What is the best biofeedback tool for stress and adrenaline surges?
For adrenaline and cortisol surges, think about the vagus and the cingulates. Fast alpha at PZ can produce a blood-sugar-like surge; you can get panic phenomena at PZ and hyperfocus at FZ, and these drive the heart and gut through the vagus.
The tool I reach for is heart rate variability biofeedback. HRV is a skill, practiced rather than switched on. Practice with a device like a HeartMath emWave for 15 minutes, four or five times a week, away from any stressful situation. Learn the state shift, the drop into parasympathetic dominance, then reach for it when you are not sitting in front of the machine. With practice you can ride sympathetic activation back down rather than adrenalizing into fight or flight. Biohacking Fight or Flight: Mastering Your Stress Response goes deeper on this.

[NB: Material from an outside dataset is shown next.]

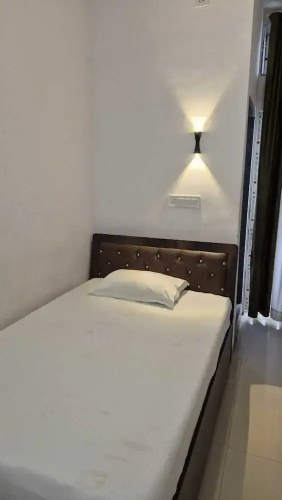 Shree Hanuman Hotel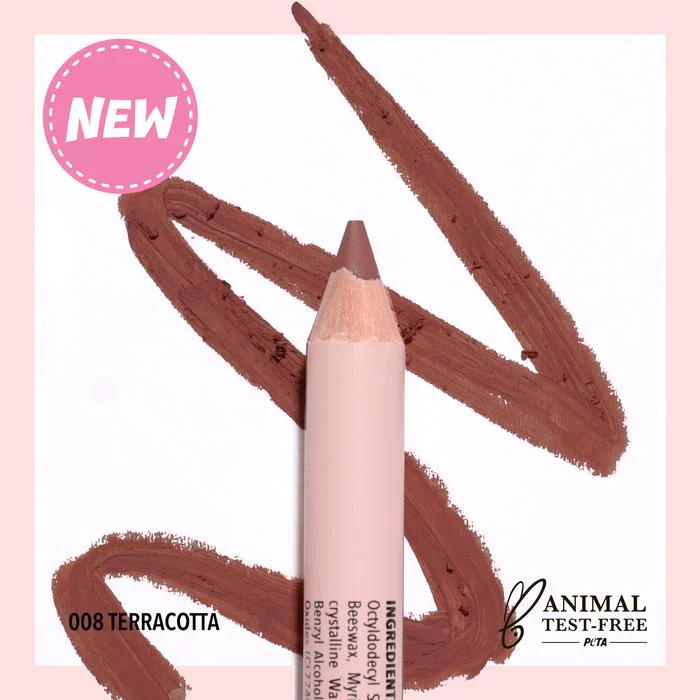 Lapiz Delineador de Labios Signature Moira Beauty - Image 14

Temperature and GSR biofeedback are useful, temperature for headaches, both for general stress, but they are weaker than HRV. With handwarming or GSR you train a distal consequence rather than the control signal itself, so it is slow and indirect. HRV gives you a fast, obvious, repeatable state shift you can learn to recreate on purpose.
A note on equipment
People ask constantly which system is best. I can do good neurofeedback with almost any system if I do the right thing with it. Some systems restrict what you can control, which limits you. The bigger constraints are the cost of clinical-grade equipment and, more so, knowing how to use it. If you understand how the brain works and how neurofeedback works, the tools in front of you matter less than the thinking behind them. One practical tip: avoid gold-plated electrodes, which fail fast. Use solid silver or, for DC-coupled and infraslow work, silver-silver-chloride pellets.

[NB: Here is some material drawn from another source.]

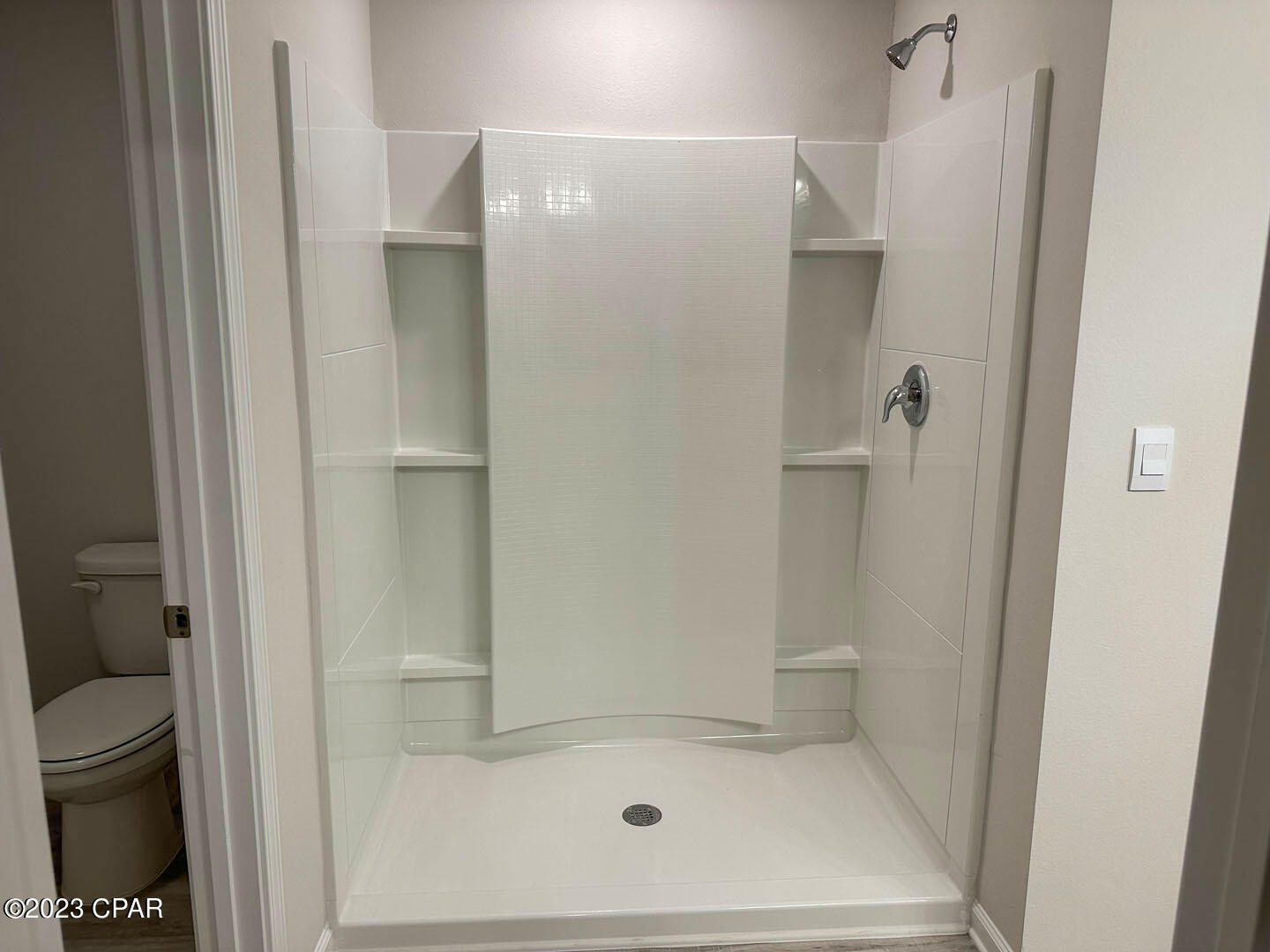 Park Place Phase 1 - Residential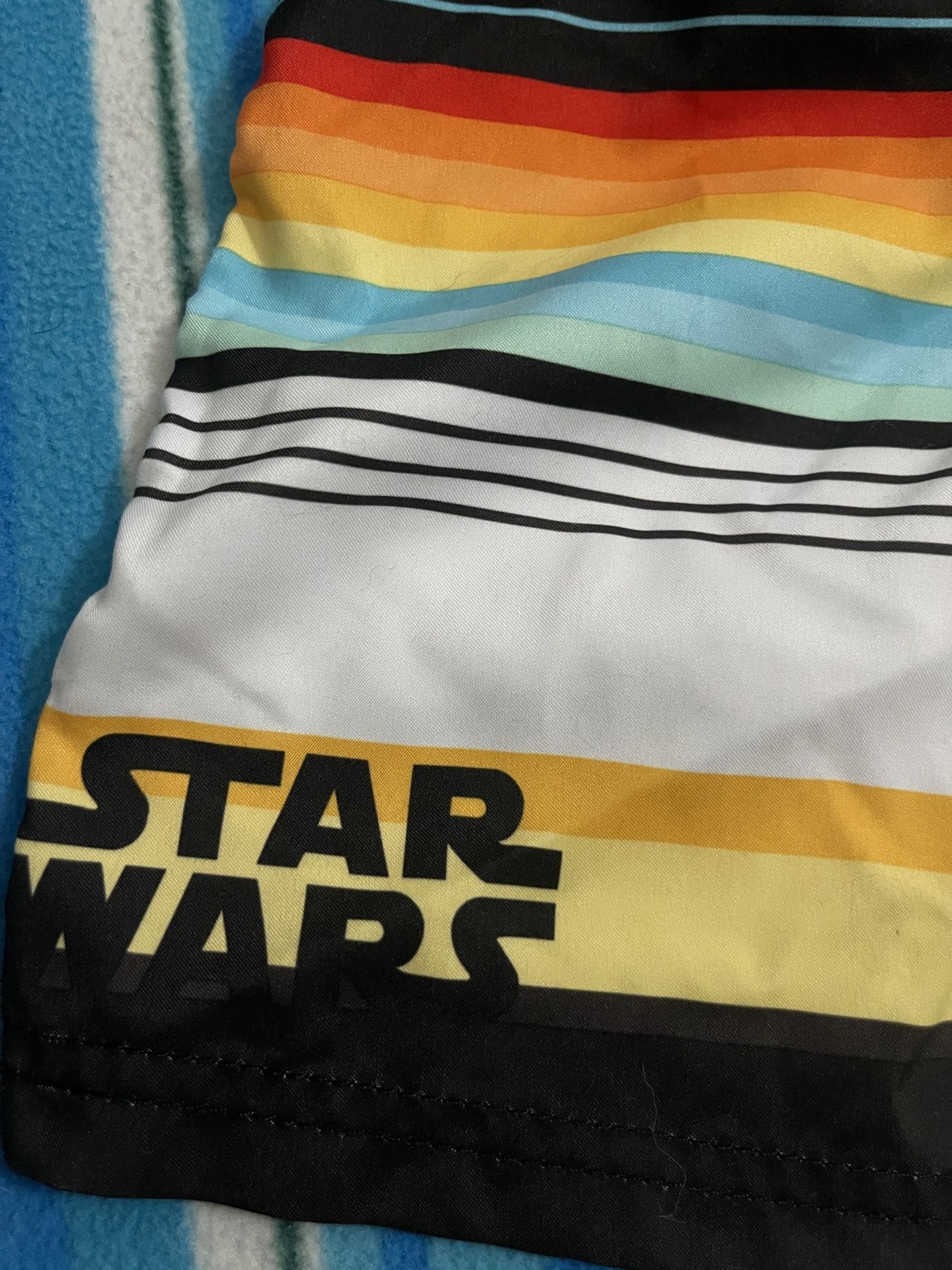 Disney Star Wars Swim Shorts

Most of the clients at my practice work from home with remote support seven days a week, which lets us catch sessions and tune protocols as life happens. If you are curious how that works, see Remote Neurofeedback: How It Works and What to Expect. And if you want a clinic, ask them to teach you to read your own brain maps and explain why they choose each protocol. The more you understand your own physiology and report what you notice day to day, the better your results will be.
If you are dealing with seizures, ADHD, or chronic stress and want to know what your own brain is doing, get a QEEG and have someone who understands the arousal model look at it. That is the starting place for everything else.